To a casual observer it may look as though the frequency of comments to Polymath5 is dauntingly fast — much faster than it was for Polymath1, say. However, I think appearances are misleading, because many of the comments are very short, and on the whole they are easy to understand because they are not too theoretical. I’ll give the usual roundup later in this post, but I thought I’d begin with a few remarks about the polymath process itself, because I think that Polymath5 has already demonstrated a few things that were not clear, or at least were less clear, before.
The most obvious, given the way the discussion has been going so far, is that the process is ideal for problems where there is the potential for an interplay between theory and experiment. When looking at DHJ, we looked at both theory and experiment, but the two were fairly disjoint. This was due to the nature of the problem: it is not computationally feasible to gather data about DHJ except in very low dimensions, and it is therefore difficult to draw any general conclusions from the results. But for the Erdős discrepancy problem the situation is quite different, and we have learned a huge amount from looking at long sequences that have been generated experimentally. (The main three things we have learned are that they can be surprisingly long, that if they are surprisingly long then they probably have to have some multiplicative structure, and that they have this structure in a approximate sense rather than an exact one.)

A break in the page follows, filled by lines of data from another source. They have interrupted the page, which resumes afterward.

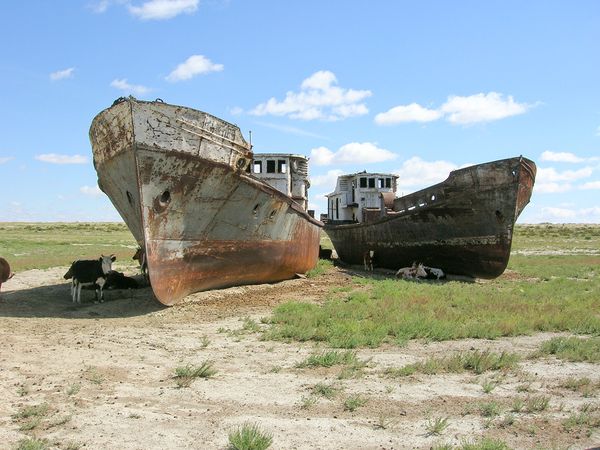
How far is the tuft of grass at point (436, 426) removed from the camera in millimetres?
4383

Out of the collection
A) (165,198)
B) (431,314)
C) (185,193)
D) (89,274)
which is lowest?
(431,314)

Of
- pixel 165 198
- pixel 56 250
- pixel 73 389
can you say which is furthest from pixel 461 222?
pixel 56 250

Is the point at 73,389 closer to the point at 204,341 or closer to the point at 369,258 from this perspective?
the point at 204,341

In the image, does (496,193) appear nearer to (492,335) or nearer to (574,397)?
(492,335)

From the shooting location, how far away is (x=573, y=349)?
6.95 metres

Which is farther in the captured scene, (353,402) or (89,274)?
(89,274)

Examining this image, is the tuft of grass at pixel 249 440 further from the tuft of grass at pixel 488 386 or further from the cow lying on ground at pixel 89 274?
the cow lying on ground at pixel 89 274

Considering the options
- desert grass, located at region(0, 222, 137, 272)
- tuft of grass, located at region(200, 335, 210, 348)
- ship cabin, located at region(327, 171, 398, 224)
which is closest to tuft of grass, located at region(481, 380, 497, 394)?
tuft of grass, located at region(200, 335, 210, 348)

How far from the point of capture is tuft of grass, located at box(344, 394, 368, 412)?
487 centimetres

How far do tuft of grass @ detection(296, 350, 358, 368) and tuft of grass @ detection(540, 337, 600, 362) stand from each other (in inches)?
95.9

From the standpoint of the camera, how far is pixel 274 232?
1362 cm

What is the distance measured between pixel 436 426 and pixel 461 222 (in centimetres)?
1250

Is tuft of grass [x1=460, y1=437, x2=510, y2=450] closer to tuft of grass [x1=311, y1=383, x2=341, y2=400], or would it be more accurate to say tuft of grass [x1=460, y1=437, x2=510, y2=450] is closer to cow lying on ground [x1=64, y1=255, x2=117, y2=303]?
tuft of grass [x1=311, y1=383, x2=341, y2=400]

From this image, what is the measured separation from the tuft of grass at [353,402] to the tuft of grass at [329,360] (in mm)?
1149
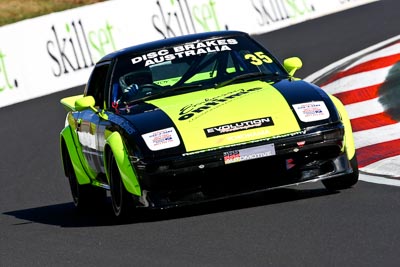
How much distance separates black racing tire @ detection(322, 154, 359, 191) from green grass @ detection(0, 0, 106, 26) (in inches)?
791

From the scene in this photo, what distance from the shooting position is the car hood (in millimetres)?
8453

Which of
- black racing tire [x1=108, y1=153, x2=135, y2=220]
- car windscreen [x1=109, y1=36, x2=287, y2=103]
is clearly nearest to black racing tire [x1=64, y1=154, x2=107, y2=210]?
car windscreen [x1=109, y1=36, x2=287, y2=103]

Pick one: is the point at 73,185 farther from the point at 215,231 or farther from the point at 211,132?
the point at 215,231

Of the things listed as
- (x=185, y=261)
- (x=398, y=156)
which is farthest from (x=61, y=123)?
(x=185, y=261)

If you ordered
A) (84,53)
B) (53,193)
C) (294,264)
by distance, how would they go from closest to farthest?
(294,264)
(53,193)
(84,53)

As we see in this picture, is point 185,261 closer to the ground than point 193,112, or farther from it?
closer to the ground

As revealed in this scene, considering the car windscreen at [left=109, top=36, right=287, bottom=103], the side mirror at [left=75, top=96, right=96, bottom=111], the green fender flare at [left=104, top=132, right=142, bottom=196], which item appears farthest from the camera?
the side mirror at [left=75, top=96, right=96, bottom=111]

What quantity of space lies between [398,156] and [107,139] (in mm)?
2490

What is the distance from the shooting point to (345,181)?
9.09m

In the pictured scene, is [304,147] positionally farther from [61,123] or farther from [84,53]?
[84,53]

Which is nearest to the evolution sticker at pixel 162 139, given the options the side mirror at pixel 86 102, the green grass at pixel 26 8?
the side mirror at pixel 86 102

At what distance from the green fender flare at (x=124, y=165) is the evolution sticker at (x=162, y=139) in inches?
8.8

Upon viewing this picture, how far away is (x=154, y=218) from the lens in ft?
29.5

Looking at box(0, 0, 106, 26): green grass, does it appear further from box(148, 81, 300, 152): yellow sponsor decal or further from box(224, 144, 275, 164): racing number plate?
box(224, 144, 275, 164): racing number plate
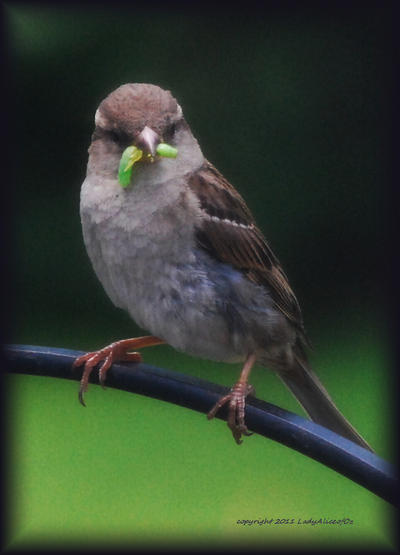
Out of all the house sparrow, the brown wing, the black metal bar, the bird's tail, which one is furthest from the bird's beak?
the bird's tail

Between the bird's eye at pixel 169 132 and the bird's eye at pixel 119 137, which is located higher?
the bird's eye at pixel 169 132

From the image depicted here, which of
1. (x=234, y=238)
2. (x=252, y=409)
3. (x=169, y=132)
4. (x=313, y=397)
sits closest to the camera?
(x=252, y=409)

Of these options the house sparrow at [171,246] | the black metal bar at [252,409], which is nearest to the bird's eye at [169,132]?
the house sparrow at [171,246]

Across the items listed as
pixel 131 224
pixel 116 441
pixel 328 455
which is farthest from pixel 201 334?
pixel 116 441

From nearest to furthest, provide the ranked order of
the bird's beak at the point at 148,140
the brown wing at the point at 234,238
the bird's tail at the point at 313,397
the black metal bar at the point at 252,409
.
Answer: the black metal bar at the point at 252,409 → the bird's beak at the point at 148,140 → the brown wing at the point at 234,238 → the bird's tail at the point at 313,397

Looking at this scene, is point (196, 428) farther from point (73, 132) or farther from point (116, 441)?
point (73, 132)

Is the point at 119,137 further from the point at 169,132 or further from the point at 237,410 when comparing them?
the point at 237,410

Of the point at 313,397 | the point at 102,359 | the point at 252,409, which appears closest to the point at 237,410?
the point at 252,409

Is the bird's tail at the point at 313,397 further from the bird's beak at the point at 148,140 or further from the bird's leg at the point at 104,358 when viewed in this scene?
the bird's beak at the point at 148,140
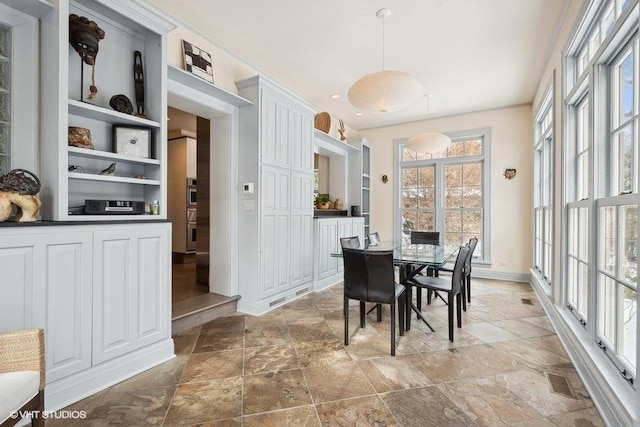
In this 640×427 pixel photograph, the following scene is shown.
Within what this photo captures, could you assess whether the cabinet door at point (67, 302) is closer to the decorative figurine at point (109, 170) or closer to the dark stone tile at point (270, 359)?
the decorative figurine at point (109, 170)

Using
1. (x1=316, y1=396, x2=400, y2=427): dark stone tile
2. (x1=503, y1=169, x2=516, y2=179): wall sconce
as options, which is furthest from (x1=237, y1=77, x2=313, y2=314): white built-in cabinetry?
(x1=503, y1=169, x2=516, y2=179): wall sconce

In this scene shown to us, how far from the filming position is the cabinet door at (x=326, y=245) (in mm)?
4457

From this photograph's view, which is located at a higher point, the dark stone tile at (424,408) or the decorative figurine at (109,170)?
the decorative figurine at (109,170)

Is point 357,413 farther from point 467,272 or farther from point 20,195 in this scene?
point 467,272

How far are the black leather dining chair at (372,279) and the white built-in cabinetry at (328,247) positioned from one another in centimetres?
147

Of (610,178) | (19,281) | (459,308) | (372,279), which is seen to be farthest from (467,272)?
(19,281)

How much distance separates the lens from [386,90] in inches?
94.3

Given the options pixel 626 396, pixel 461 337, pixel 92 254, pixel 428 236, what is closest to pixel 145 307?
pixel 92 254

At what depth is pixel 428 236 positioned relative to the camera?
4.64 m

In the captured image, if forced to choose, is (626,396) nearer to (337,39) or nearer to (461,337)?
(461,337)

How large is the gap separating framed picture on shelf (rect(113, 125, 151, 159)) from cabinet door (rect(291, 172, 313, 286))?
189cm

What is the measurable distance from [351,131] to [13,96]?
5308 mm

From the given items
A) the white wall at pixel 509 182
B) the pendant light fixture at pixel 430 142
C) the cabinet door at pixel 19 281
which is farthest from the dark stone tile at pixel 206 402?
the white wall at pixel 509 182

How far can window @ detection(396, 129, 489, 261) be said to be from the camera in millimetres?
5441
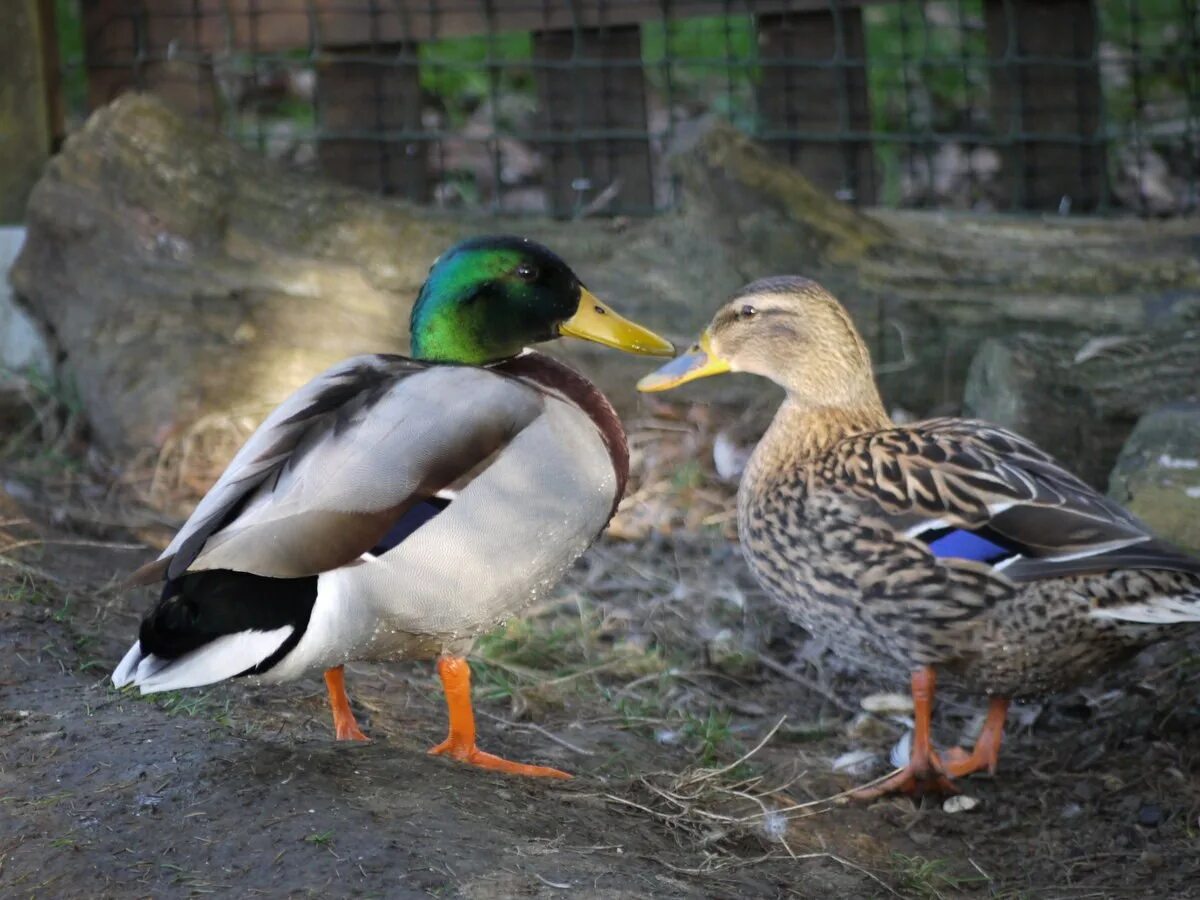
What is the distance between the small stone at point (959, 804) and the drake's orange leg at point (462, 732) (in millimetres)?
885

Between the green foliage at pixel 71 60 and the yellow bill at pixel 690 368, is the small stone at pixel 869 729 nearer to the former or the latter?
the yellow bill at pixel 690 368

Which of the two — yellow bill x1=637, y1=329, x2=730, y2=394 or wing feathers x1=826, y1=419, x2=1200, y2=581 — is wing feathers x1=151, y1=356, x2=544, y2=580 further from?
yellow bill x1=637, y1=329, x2=730, y2=394

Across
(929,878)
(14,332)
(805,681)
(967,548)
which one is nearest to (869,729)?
(805,681)

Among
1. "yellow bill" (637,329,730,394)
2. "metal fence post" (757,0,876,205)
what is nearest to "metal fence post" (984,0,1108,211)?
"metal fence post" (757,0,876,205)

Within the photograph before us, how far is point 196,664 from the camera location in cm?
274

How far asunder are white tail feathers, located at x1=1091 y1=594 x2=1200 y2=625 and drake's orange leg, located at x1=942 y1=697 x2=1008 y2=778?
1.39 ft

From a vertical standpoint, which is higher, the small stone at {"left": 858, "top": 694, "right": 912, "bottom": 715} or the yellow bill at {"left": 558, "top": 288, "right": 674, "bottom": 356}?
the yellow bill at {"left": 558, "top": 288, "right": 674, "bottom": 356}

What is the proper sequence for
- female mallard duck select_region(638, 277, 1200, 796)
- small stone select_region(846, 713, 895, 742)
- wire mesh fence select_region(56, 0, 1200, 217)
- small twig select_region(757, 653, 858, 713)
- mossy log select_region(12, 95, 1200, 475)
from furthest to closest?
wire mesh fence select_region(56, 0, 1200, 217) < mossy log select_region(12, 95, 1200, 475) < small twig select_region(757, 653, 858, 713) < small stone select_region(846, 713, 895, 742) < female mallard duck select_region(638, 277, 1200, 796)

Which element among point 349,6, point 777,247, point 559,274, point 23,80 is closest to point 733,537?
point 777,247

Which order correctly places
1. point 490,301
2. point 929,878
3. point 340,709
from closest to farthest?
point 929,878, point 340,709, point 490,301

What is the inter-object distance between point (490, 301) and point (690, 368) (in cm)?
81

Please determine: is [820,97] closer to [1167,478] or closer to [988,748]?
[1167,478]

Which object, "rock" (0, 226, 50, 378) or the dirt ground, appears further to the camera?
"rock" (0, 226, 50, 378)

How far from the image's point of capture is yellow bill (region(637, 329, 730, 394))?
422 centimetres
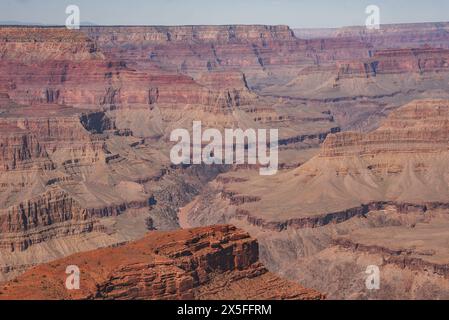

Why is this significant? Well, one of the points of polymath-style collaborations was supposed to be that it would greatly speed up the process of making and evaluating those little conjectures that you hope will shed light on a problem and, if you are lucky, turn into useful lemmas. The thought was that some people could throw out guesses, and a group of people each with slightly different expertise would be able to assess the plausibility of those guesses much more quickly than any single individual. So both the generation and evaluation of the guesses would happen much more quickly. But here we have a further speed-up, which is that the experimental evidence already alters the prior plausibility of guesses. For instance, one can conjecture with some confidence that an infinite sequence with bounded discrepancy must have a lot of multiplicative structure: before, that would have been much more speculative. (The fact that random sequences fail miserably suggests that some structure is needed, so I suppose I should add that the key word above is “multiplicative”.)
A second difference between Polymath5 and Polymath1 is that there is an additional tool available now, namely mathoverflow. This may sound like a minor addition, but I think it could turn out to be highly significant. Several people noted that the difficulty of keeping up with the discussion was a notable barrier to participation in Polymath1. Presumably this meant that even if some of the questions that were being asked were self-contained, the people who might know the answers to those questions would not necessarily have the time or inclination to search for them (especially as they might not expect to find them). But now, every time a self-contained question arises that seems as though it might be doable by somebody with the right knowledge, it can be posted on mathoverflow, where people can answer it without having to follow what’s going on in the wider discussion. For the purposes of giving credit where it is due, it might be good to have a page on the wiki that lists all questions related to the project that have been asked on mathoverflow and briefly describes their status. (One can also see what they are by using the polymath5 tag at mathoverflow itself.) Needless to say, any crucial help that we get from mathoverflow will be appropriately acknowledged in any paper that might result from the project.
I find it interesting that the wiki for Polymath5 has a rather different flavour from that of the wiki for Polymath1: it is more focused on the discussion itself and less on background knowledge. It will be interesting to see whether when the more theoretical discussion begins the character of the wiki will change.
A small difference between Polymath5 and Polymath1 is that we are (so far at least) not numbering the comments, and instead are making full use of the threading, which I am still allowing only up to depth 1. I think this has worked rather well, especially when people provide links to comments that they refer to. It means that some of the chronological feel of the discussion, which I think is important, is preserved, but it is also split to some extent into mini-discussions, so that when one looks back at the comments later they are better organized. If we can keep this going, and are also assiduous about putting useful information (experimental results, observations, lemmas, outlines of proof strategies, etc.) on the wiki, then I hope that the barrier to late entry will be much lower than it was for Polymath1.
Returning to the mathematics, in the last few hours it has emerged that there is a striking pattern in the original sequence of length 1124. I am so interested in it that I don’t really have the energy to write about anything else that has been discussed in the last 100 comments, but perhaps I’ll add a brief summary later. (Right now I want to get this post out fast because when I last looked there were 99 comments and probably there are 100 by now, or at any rate will be very soon.)
I now think it likely that we will come up with a formula that gives something very close to the 1124 sequence. If so, then I am keeping my fingers very firmly crossed that it will give an infinite sequence with sublogarithmic discrepancy. But we shall see: some computation is still needed before we will know what the formula is. There is also a chance that we will obtain a formula but with parameters that have to be chosen for each prime, and that we will not be able to see how to choose them in general. In that case, we may at least obtain a very efficient algorithm for finding extremely long sequences of low discrepancy.